The most outstanding quality for me is how this tea reacted with my Qi. After the first three steeps I had to walk away for a number of hours because I had so much energy I could no longer sit still. That happened again after the next four steeps as well, but to a lesser degree. I was able to finish the session (steeps 8 through 19) in one sitting since the energy had subsided a bit by then. This would be a good tea to drink when I have to get up and get things done.
Mandala notes that the tea is very young and not incredibly complex, and my session bore that out. As of this writing a 357 gram cake is only $37, so it might be worth putting one away for a few years to see what it does.
Flavors: Citrus, Herbaceous, Pine, Spicy, Tart
I have to agree with Dexter and Sil on the 2015 harvest of this tea. It’s a pale comparison to the 2013 and 2014 versions. Missing is the rich chocolate aroma and the profound cocoa notes in the cup. It came across as thin, with just a hint of cocoa and malt and a slight underlying sweetness. I’m not going to rate this just yet. Perhaps if it ages another 6 months or so it might get a little better.
So here I was drinking the same tea two days in a row. Inconceivable! (Yeah, also just finished reading The Princess Bride).
A couple of days ago I had my first session with this tea where I pushed it pretty hard with the timing (15/10/10/10/15/15/15/20/25/30/45/90/…) and thought it was good but not very complex. kieblera5 noted in the comments on that tasting that they really enjoyed it, so I decided to give it another try.
I did a second session last night with much shorter steep lengths (5/7/9/11/…seconds) and got a lot more out of it.
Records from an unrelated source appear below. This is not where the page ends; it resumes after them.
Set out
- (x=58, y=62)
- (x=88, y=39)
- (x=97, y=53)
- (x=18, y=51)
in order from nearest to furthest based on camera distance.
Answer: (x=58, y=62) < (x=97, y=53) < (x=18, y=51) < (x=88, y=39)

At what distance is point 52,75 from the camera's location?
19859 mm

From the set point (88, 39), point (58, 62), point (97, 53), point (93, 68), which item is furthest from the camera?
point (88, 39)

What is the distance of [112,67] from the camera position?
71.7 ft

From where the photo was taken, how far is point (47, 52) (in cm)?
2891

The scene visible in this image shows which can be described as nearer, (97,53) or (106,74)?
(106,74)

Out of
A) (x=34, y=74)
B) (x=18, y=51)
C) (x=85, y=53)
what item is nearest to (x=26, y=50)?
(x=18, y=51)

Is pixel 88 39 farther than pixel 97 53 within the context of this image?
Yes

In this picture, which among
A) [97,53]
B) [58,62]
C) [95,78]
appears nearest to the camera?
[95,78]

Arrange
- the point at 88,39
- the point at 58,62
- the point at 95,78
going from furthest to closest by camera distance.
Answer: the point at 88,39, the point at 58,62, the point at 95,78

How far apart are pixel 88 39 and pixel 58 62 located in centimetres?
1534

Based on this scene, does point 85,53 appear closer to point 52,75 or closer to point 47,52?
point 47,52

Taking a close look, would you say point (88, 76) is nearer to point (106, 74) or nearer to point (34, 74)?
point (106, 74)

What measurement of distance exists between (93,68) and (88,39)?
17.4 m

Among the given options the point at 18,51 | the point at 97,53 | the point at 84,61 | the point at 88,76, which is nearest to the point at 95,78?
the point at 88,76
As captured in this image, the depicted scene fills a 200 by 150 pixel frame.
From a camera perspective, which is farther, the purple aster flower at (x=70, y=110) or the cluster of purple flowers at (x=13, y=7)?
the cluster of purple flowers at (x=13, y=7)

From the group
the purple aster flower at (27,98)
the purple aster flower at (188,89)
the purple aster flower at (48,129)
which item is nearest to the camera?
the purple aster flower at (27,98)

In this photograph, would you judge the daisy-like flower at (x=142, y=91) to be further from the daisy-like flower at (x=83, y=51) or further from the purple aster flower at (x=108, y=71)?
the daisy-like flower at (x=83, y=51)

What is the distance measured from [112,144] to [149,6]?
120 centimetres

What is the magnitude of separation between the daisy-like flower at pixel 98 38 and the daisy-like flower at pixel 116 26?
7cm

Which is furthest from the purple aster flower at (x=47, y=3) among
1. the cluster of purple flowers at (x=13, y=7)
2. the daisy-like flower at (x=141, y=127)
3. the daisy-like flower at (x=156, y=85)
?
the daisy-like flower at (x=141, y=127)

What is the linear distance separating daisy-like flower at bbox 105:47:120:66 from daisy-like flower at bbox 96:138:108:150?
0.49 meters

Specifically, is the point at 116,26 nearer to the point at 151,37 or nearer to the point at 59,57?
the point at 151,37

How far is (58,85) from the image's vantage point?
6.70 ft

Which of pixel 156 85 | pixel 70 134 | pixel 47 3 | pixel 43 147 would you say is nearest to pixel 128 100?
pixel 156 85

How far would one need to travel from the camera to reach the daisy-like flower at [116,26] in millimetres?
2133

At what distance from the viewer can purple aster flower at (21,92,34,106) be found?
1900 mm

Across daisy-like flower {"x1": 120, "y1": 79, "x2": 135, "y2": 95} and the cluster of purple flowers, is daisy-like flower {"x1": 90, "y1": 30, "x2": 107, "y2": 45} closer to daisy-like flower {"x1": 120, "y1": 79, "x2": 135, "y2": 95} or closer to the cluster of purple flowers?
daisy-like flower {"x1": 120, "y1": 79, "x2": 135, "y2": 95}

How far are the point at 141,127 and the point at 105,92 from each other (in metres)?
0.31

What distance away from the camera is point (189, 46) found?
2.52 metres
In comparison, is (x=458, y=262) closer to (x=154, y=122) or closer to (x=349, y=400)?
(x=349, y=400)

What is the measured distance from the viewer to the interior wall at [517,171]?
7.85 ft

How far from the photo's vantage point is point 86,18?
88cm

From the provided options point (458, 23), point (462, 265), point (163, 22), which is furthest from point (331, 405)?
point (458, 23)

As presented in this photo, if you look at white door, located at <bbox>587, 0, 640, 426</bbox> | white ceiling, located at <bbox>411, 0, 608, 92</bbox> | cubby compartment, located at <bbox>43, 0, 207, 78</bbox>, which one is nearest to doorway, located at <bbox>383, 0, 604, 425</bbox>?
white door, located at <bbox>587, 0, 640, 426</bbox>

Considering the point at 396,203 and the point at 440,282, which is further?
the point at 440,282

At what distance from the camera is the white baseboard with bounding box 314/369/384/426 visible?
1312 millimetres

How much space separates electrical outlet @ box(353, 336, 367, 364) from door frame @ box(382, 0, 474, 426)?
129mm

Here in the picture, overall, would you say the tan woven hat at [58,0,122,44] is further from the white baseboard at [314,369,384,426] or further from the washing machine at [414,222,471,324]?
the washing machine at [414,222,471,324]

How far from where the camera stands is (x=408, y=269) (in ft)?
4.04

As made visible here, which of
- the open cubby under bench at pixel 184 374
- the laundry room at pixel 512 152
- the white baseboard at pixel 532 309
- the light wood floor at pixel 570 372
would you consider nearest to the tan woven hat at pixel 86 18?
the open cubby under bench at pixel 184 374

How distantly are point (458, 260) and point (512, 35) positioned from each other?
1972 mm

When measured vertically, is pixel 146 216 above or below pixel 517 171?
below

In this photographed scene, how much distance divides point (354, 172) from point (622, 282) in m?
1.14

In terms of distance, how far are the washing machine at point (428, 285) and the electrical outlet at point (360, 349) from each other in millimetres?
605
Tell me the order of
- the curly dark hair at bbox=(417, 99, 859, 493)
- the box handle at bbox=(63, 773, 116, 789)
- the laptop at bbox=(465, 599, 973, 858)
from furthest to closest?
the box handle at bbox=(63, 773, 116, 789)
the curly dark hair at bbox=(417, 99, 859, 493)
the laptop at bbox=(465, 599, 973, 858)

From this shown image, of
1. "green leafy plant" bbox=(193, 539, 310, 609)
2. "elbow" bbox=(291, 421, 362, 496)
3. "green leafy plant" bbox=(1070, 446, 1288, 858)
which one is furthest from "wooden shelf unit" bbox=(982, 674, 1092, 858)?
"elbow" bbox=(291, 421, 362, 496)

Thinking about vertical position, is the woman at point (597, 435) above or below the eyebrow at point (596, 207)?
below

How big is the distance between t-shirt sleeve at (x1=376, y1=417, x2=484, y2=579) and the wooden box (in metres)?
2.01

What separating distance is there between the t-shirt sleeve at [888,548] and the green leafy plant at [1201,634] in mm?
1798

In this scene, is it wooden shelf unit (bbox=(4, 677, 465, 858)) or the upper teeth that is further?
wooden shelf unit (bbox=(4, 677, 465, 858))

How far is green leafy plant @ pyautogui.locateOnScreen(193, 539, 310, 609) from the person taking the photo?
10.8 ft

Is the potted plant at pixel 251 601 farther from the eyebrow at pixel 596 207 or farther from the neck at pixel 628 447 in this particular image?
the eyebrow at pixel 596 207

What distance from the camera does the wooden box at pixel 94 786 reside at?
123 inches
Aromas of tart stone fruits (sour cherries through apricots) dominated the session, but hints of cloves and stewed figs made brief appearances toward the end. The cup had wonderful sweet, spicy, citrus, tart and herbal notes, with cloves making an appearance or two.
The first steep felt like the tea was still opening up, but from then on it was a great ride. Steeps 5-8 were my favorites with a well-integrated flavor profile of the above tastes and numerous exclamation points in my notes. Steep 19 was a bit of a hail-Mary at 10 minutes. This tea did not give me heartburn like so many young shengs do, so that’s a big plus.
I did all this in a single session starting at 10:30 PM and finishing up at 1 AM. I was pretty tea-drunk by this point and the wife was fast asleep so I woke up the cats, arranged them as an audience in front of me and proceeded to recite the history of Florin as documented by the great historian S. Morgenstern (not the abridged version that William Goldman did; it left out all the subtle satire on the excesses of European royalty). By 4 AM the cats were asleep with limbs akimbo and two were snoring, so it was time to call it a night.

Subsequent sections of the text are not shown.